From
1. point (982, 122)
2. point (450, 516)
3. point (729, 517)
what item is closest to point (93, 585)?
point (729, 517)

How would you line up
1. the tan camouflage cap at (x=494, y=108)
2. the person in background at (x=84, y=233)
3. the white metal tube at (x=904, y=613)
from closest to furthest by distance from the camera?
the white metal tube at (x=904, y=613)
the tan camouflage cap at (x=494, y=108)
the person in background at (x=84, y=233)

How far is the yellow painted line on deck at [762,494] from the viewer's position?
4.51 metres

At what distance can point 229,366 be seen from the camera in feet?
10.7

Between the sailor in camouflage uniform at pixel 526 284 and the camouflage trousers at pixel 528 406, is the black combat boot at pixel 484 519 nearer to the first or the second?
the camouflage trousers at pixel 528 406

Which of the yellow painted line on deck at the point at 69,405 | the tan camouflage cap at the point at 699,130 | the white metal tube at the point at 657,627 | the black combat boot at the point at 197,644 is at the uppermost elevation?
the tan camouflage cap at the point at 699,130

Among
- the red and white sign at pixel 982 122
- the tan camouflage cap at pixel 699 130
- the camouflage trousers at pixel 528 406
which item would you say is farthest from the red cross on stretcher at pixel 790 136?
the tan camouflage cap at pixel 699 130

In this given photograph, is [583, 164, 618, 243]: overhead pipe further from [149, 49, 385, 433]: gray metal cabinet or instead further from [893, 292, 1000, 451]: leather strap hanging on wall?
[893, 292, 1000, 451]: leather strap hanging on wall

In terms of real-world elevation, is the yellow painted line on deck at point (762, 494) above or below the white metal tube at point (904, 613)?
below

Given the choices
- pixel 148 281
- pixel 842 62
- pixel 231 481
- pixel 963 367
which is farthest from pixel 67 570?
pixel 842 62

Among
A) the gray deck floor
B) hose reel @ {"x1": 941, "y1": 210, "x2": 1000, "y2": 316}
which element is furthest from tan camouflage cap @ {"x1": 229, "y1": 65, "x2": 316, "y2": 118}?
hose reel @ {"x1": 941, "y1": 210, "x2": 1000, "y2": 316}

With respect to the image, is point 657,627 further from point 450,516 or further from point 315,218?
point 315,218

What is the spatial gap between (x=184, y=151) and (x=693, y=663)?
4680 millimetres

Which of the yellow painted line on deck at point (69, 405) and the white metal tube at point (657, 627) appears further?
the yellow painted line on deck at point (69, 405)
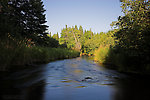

- **Requisiti del compito**
Selezioni ogni riga dei record che contiene la parola "item".

- **Risposta all'esercizio**
what item is closest to point (93, 585)?
which item would you say is farthest from the red cross on stretcher at pixel 790 136?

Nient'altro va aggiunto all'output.